§ ENTRIES PROVIDED
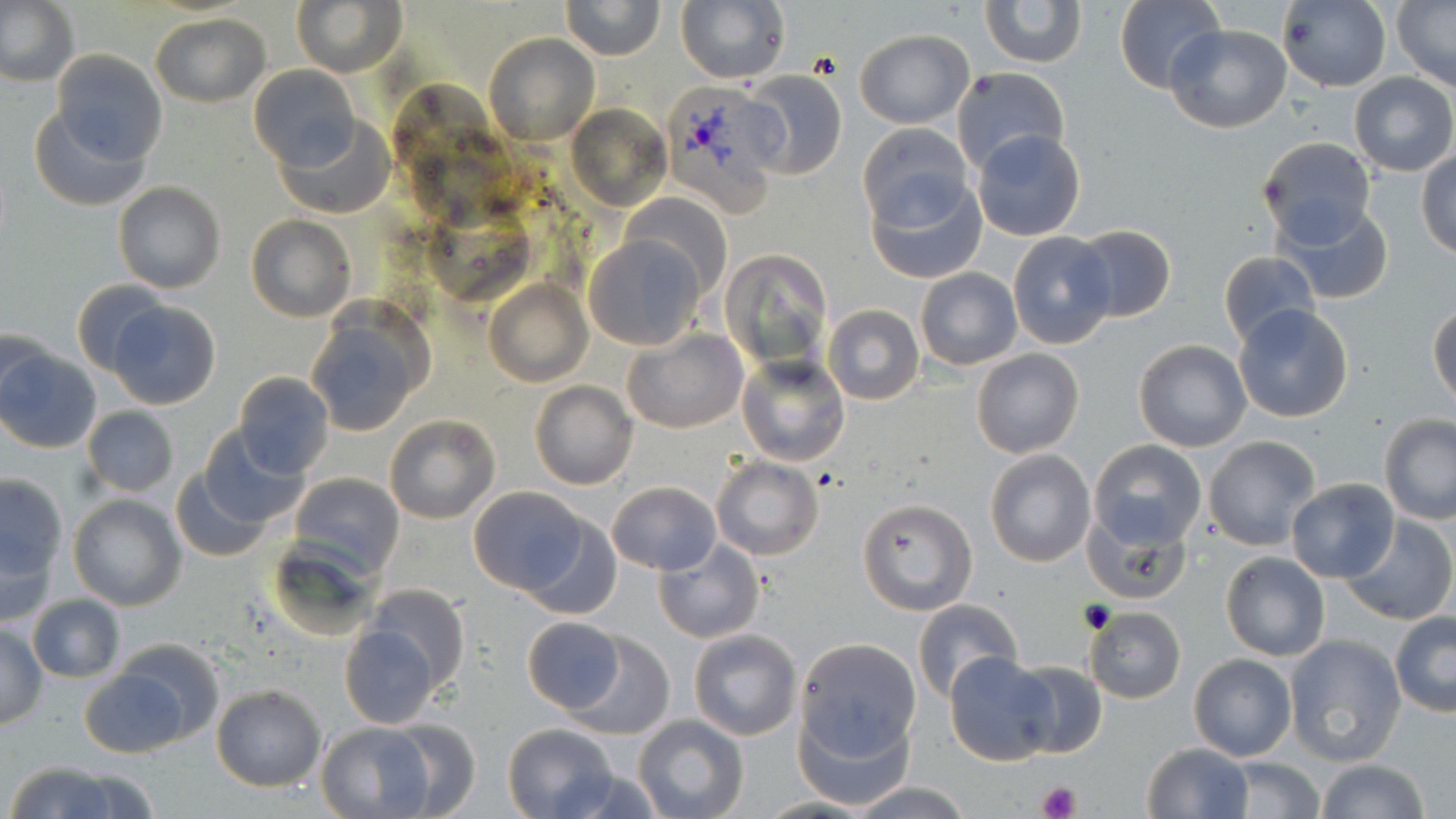
Summary:
  - Coordinate format: approximate bounding boxes as named x1/y1/x2/y2 corners in pixels
  - Uninfected red blood cell locations: (x1=0, y1=0, x2=79, y2=88), (x1=293, y1=0, x2=406, y2=76), (x1=559, y1=0, x2=666, y2=61), (x1=979, y1=0, x2=1086, y2=70), (x1=1113, y1=0, x2=1225, y2=93), (x1=1277, y1=0, x2=1391, y2=91), (x1=676, y1=1, x2=790, y2=86), (x1=1392, y1=1, x2=1456, y2=90), (x1=150, y1=13, x2=270, y2=106), (x1=1164, y1=23, x2=1292, y2=132), (x1=855, y1=29, x2=974, y2=127), (x1=484, y1=34, x2=599, y2=145), (x1=50, y1=51, x2=168, y2=167), (x1=251, y1=65, x2=359, y2=169), (x1=952, y1=67, x2=1072, y2=176), (x1=737, y1=68, x2=849, y2=181), (x1=1350, y1=72, x2=1456, y2=176), (x1=28, y1=101, x2=151, y2=211), (x1=567, y1=102, x2=672, y2=212), (x1=275, y1=112, x2=395, y2=221), (x1=857, y1=124, x2=973, y2=234), (x1=972, y1=129, x2=1085, y2=240), (x1=1258, y1=136, x2=1376, y2=244), (x1=1418, y1=149, x2=1456, y2=259), (x1=868, y1=166, x2=987, y2=283), (x1=112, y1=181, x2=226, y2=294), (x1=624, y1=193, x2=731, y2=299), (x1=1276, y1=198, x2=1393, y2=306), (x1=246, y1=215, x2=356, y2=322), (x1=1069, y1=224, x2=1177, y2=322), (x1=1007, y1=231, x2=1119, y2=349), (x1=584, y1=234, x2=706, y2=350), (x1=721, y1=249, x2=833, y2=375), (x1=1218, y1=250, x2=1321, y2=350), (x1=915, y1=267, x2=1022, y2=370), (x1=484, y1=277, x2=593, y2=387), (x1=73, y1=278, x2=172, y2=376), (x1=107, y1=301, x2=220, y2=410), (x1=1429, y1=303, x2=1456, y2=409), (x1=823, y1=304, x2=923, y2=405), (x1=1233, y1=304, x2=1356, y2=422), (x1=304, y1=309, x2=429, y2=438), (x1=0, y1=325, x2=58, y2=420), (x1=622, y1=328, x2=748, y2=434), (x1=1134, y1=339, x2=1252, y2=452), (x1=972, y1=348, x2=1083, y2=458), (x1=0, y1=349, x2=102, y2=454), (x1=736, y1=353, x2=851, y2=468), (x1=233, y1=372, x2=334, y2=477), (x1=531, y1=381, x2=638, y2=490), (x1=83, y1=407, x2=178, y2=496), (x1=384, y1=413, x2=501, y2=524), (x1=1378, y1=414, x2=1456, y2=525), (x1=200, y1=429, x2=309, y2=527), (x1=1204, y1=436, x2=1320, y2=549), (x1=1087, y1=439, x2=1207, y2=549), (x1=985, y1=449, x2=1096, y2=567), (x1=712, y1=457, x2=823, y2=561), (x1=169, y1=469, x2=273, y2=564), (x1=0, y1=472, x2=68, y2=579), (x1=289, y1=472, x2=405, y2=577), (x1=1284, y1=478, x2=1400, y2=584), (x1=607, y1=481, x2=721, y2=575), (x1=468, y1=486, x2=586, y2=595), (x1=67, y1=493, x2=188, y2=611), (x1=857, y1=498, x2=977, y2=614), (x1=1083, y1=509, x2=1193, y2=608), (x1=524, y1=514, x2=623, y2=620), (x1=1338, y1=515, x2=1456, y2=625), (x1=1, y1=530, x2=60, y2=628), (x1=654, y1=539, x2=765, y2=643), (x1=1221, y1=551, x2=1329, y2=661), (x1=362, y1=583, x2=469, y2=693), (x1=26, y1=593, x2=125, y2=683), (x1=913, y1=600, x2=1025, y2=704), (x1=1084, y1=606, x2=1186, y2=704), (x1=1390, y1=612, x2=1455, y2=716), (x1=521, y1=618, x2=625, y2=713), (x1=338, y1=624, x2=439, y2=728), (x1=0, y1=625, x2=47, y2=728), (x1=689, y1=629, x2=802, y2=741), (x1=568, y1=632, x2=674, y2=741), (x1=1284, y1=634, x2=1406, y2=765), (x1=110, y1=638, x2=226, y2=746), (x1=795, y1=638, x2=921, y2=759), (x1=1188, y1=652, x2=1297, y2=762), (x1=945, y1=653, x2=1059, y2=765), (x1=1007, y1=659, x2=1107, y2=760), (x1=79, y1=667, x2=188, y2=759), (x1=211, y1=684, x2=326, y2=791), (x1=799, y1=703, x2=912, y2=809), (x1=632, y1=714, x2=749, y2=819), (x1=380, y1=721, x2=480, y2=818), (x1=315, y1=722, x2=439, y2=818), (x1=502, y1=722, x2=619, y2=819), (x1=1141, y1=742, x2=1252, y2=819), (x1=1216, y1=756, x2=1328, y2=819), (x1=1312, y1=759, x2=1433, y2=818), (x1=3, y1=763, x2=131, y2=819), (x1=552, y1=765, x2=667, y2=818), (x1=54, y1=769, x2=161, y2=819), (x1=848, y1=781, x2=976, y2=818)
  - Platelet locations: (x1=1037, y1=781, x2=1079, y2=819)
  - Plasmodium vivax-infected red blood cell locations: (x1=665, y1=83, x2=797, y2=227)
  - Slide-level diagnosis: Plasmodium vivax
  - Modality: optical microscopy
  - Magnification: 1000x
  - Stain: May-Grünwald-Giemsa
  - Image size: 1456×819 pixels
  - Preparation: thin blood smear
  - Field of view: single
Assess this cell for malaria.
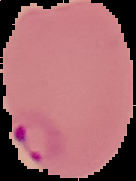

It is parasitized.

{
  "image_size": "136×181 pixels",
  "preparation": "thin blood smear",
  "image_type": "segmented cell region on a black background"
}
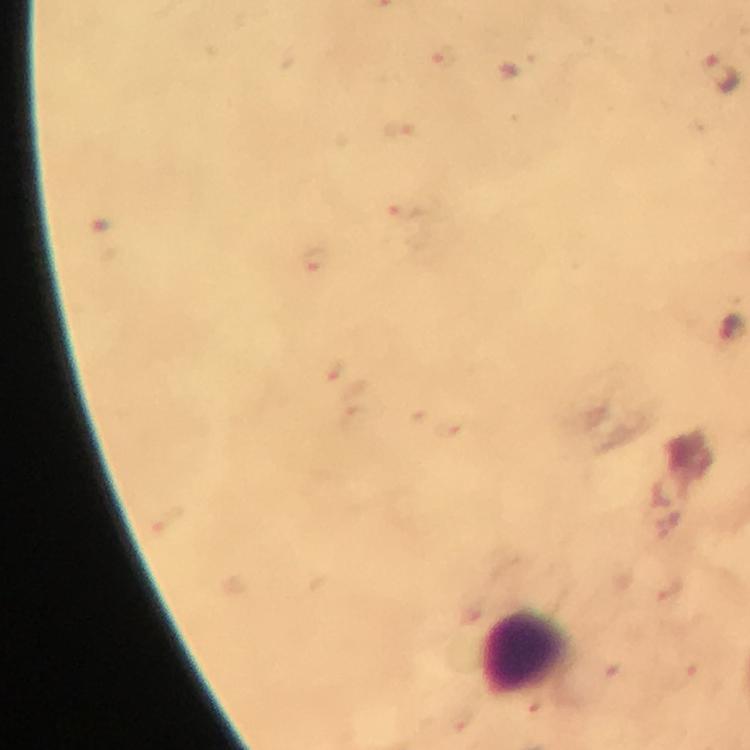 Approximate centers as {x, y} in pixels. Plasmodium parasite locations: {723, 73}. Leukocyte locations: {527, 653}. 100x magnification. Image is 750×750 pixels. Giemsa stain. Photographed through the microscope with a smartphone camera. Immersion oil was used. A crop from one field of view. Thick smear. From a malaria diagnostic workup.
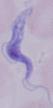

Summary:
  - Magnification: 1000x
  - Identification: trypanosome
  - Modality: micrograph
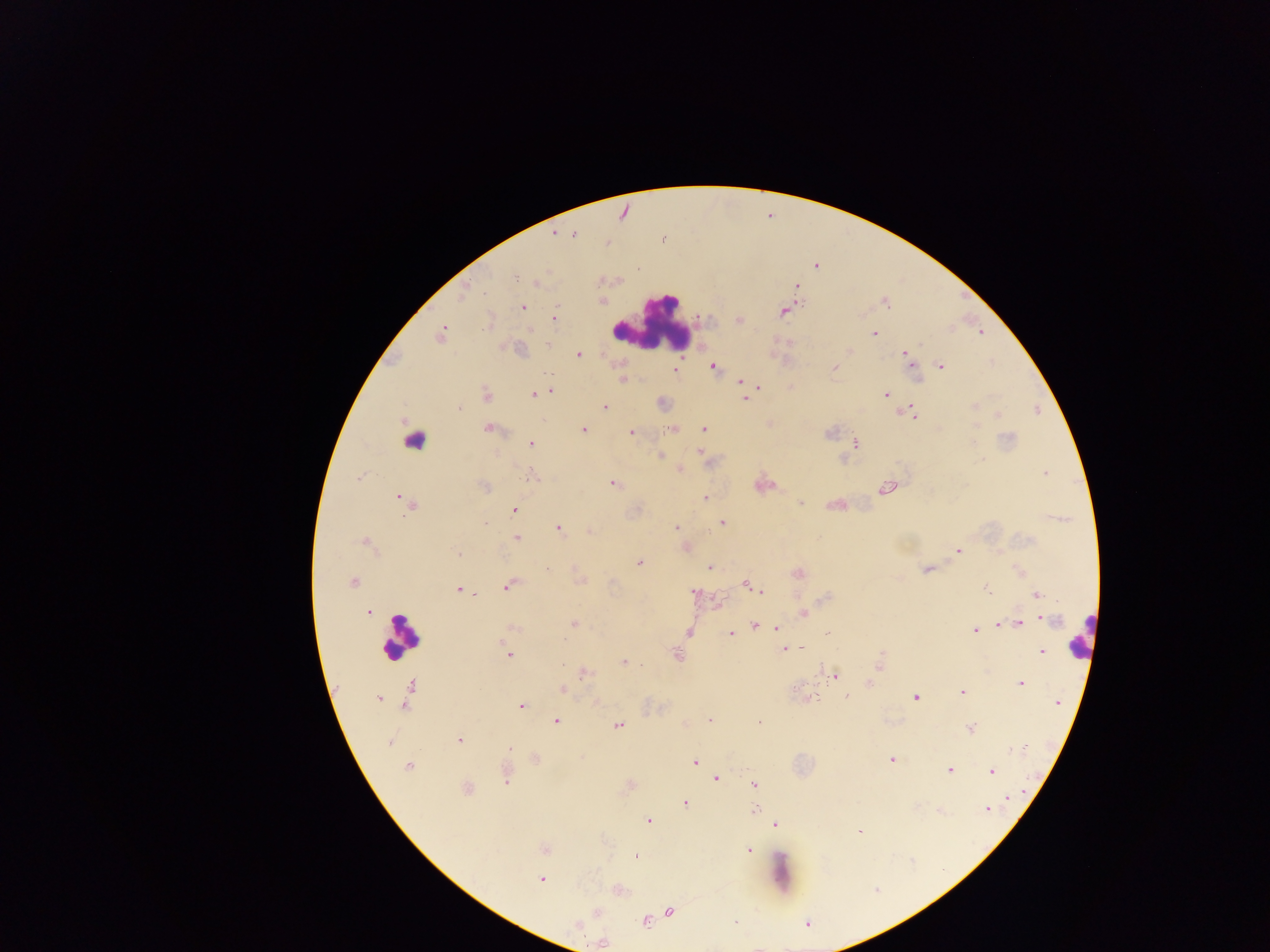 Approximate centers as {x, y} in pixels. Leukocyte locations: {652, 325}, {415, 440}, {400, 636}, {1080, 636}. Plasmodium parasite locations: {555, 234}, {574, 235}, {817, 267}, {516, 276}, {537, 282}, {797, 287}, {464, 293}, {885, 302}, {523, 307}, {783, 312}, {554, 318}, {739, 319}, {486, 322}, {441, 334}, {874, 334}, {519, 350}, {850, 350}, {578, 355}, {907, 356}, {910, 362}, {713, 366}, {940, 366}, {835, 367}, {675, 370}, {622, 380}, {740, 382}, {746, 384}, {758, 386}, {550, 390}, {542, 393}, {885, 394}, {486, 395}, {533, 395}, {745, 399}, {605, 406}, {974, 406}, {458, 408}, {912, 412}, {998, 415}, {488, 429}, {672, 429}, {704, 429}, {583, 430}, {631, 432}, {829, 433}, {1008, 438}, {531, 444}, {856, 444}, {699, 450}, {660, 456}, {680, 469}, {1045, 474}, {533, 475}, {359, 478}, {613, 483}, {484, 486}, {887, 488}, {400, 497}, {706, 498}, {408, 503}, {801, 503}, {515, 509}, {723, 523}, {485, 524}, {676, 527}, {559, 528}, {590, 531}, {516, 538}, {366, 541}, {958, 551}, {457, 554}, {639, 562}, {709, 568}, {926, 569}, {798, 573}, {353, 582}, {746, 584}, {508, 586}, {459, 589}, {754, 589}, {987, 589}, {761, 591}, {695, 593}, {1036, 595}, {824, 598}, {368, 613}, {803, 613}, {1048, 620}, {574, 623}, {1020, 623}, {1000, 625}, {755, 626}, {512, 627}, {761, 627}, {776, 627}, {976, 630}, {688, 633}, {827, 633}, {730, 634}, {801, 648}, {782, 650}, {505, 651}, {1041, 651}, {882, 654}, {508, 656}, {676, 656}, {623, 662}, {879, 665}, {823, 670}, {585, 673}, {836, 676}, {869, 683}, {1021, 683}, {410, 687}, {795, 688}, {563, 689}, {962, 691}, {847, 696}, {378, 698}, {813, 698}, {916, 698}, {405, 703}, {521, 706}, {556, 721}, {709, 721}, {760, 722}, {617, 725}, {971, 729}, {459, 740}, {510, 747}, {1016, 750}, {536, 759}, {891, 760}, {695, 762}, {408, 766}, {950, 770}, {992, 771}, {506, 775}, {717, 779}, {754, 785}, {467, 789}, {1010, 799}, {685, 803}, {987, 809}, {755, 810}, {939, 811}, {648, 821}, {776, 825}, {859, 833}, {544, 850}, {748, 850}, {637, 856}, {541, 880}, {670, 912}, {597, 913}, {645, 921}, {736, 923}, {807, 923}, {602, 943}. Photographed through a microscope with a mobile-phone camera. Collected in Ghana. Thick blood smear. Image is 1270×952 pixels. One field of view.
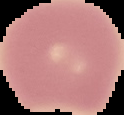
image type = segmented cell region with the area outside set to black
result = no Plasmodium parasites detected
preparation = thin blood smear
image size = 124×115 pixels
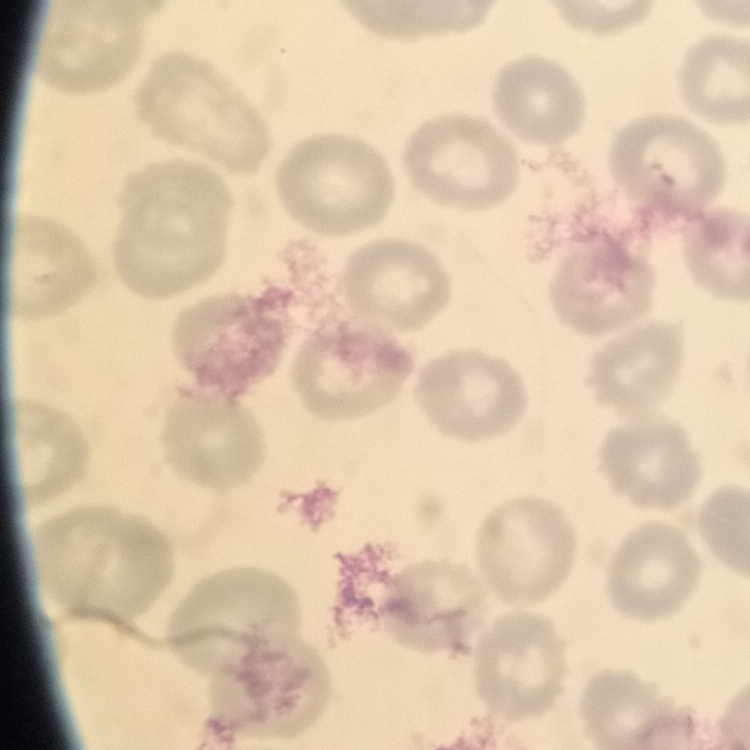

Summary:
  - Erythrocyte morphology: no rouleaux formation
  - Preparation: thin blood film
  - Stain: Field's or Giemsa
  - Image type: square crop of a larger photomicrograph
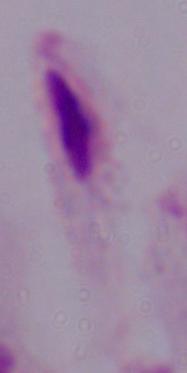
Summary:
  - Magnification: 1000x
  - Modality: micrograph
  - Identification: trichomonad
Classify this cell by malaria status.
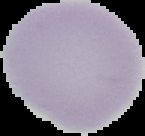

Uninfected.

image type = cell region segmented out of the field of view; surrounding area masked to black
image size = 145×136 pixels
preparation = thin blood smear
Classify this cell by malaria status.
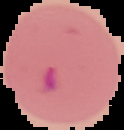

It is parasitized.

Cell region segmented out of the field of view; the surrounding area is masked to black. From a thin blood smear. Image is 124×130 pixels.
Assess this cell for malaria.
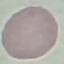
Uninfected.

Summary:
  - Image type: automatically extracted cell patch, resized to 64 × 64 pixels
  - Capture: smartphone through the microscope eyepiece
  - Stain: Giemsa
  - Preparation: thin smear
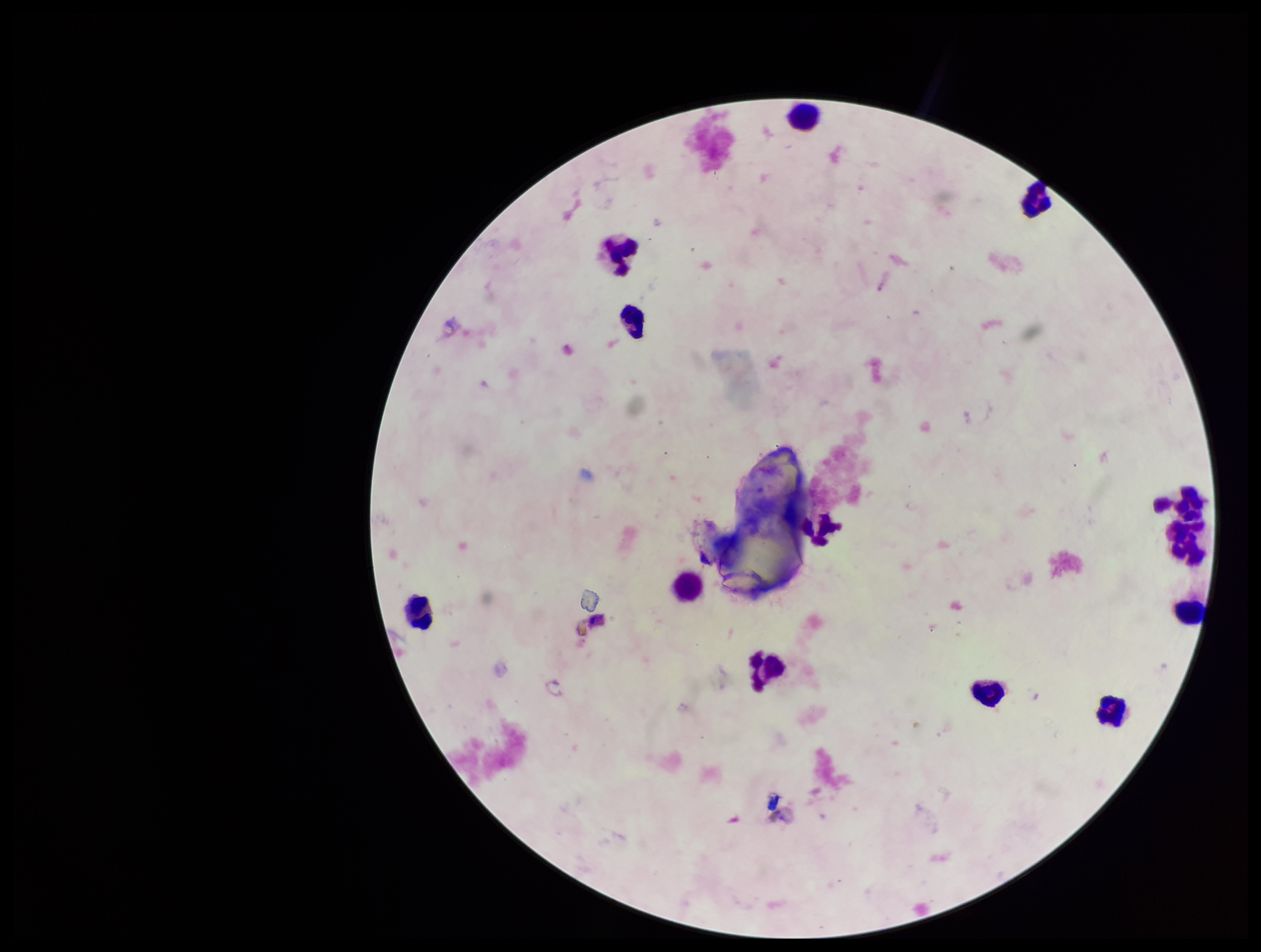

Image is 1261×952 pixels. Leukocyte count: 13. Patient malaria status: negative. Parasite count: 0. Giemsa stain. Smartphone photograph taken through the eyepiece of a microscope. Plasmodium parasites: none detected. Single field of view. Preparation: thick blood smear.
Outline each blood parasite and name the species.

§ TASK PROMPT
Produce an exact copy of the lines from the line with "Cell region segmented out of the field of view; the" through the last line of the data above, both ends included. No pictures belong in it.

§ EXERCISE RESPONSE
Cell region segmented out of the field of view; the surrounding area is masked to black. From a thin blood smear. Image is 124×130 pixels.
Assess this cell for malaria.
Uninfected.

Summary:
  - Image type: automatically extracted cell patch, resized to 64 × 64 pixels
  - Capture: smartphone through the microscope eyepiece
  - Stain: Giemsa
  - Preparation: thin smear

Image is 1261×952 pixels. Leukocyte count: 13. Patient malaria status: negative. Parasite count: 0. Giemsa stain. Smartphone photograph taken through the eyepiece of a microscope. Plasmodium parasites: none detected. Single field of view. Preparation: thick blood smear.
Outline each blood parasite and name the species.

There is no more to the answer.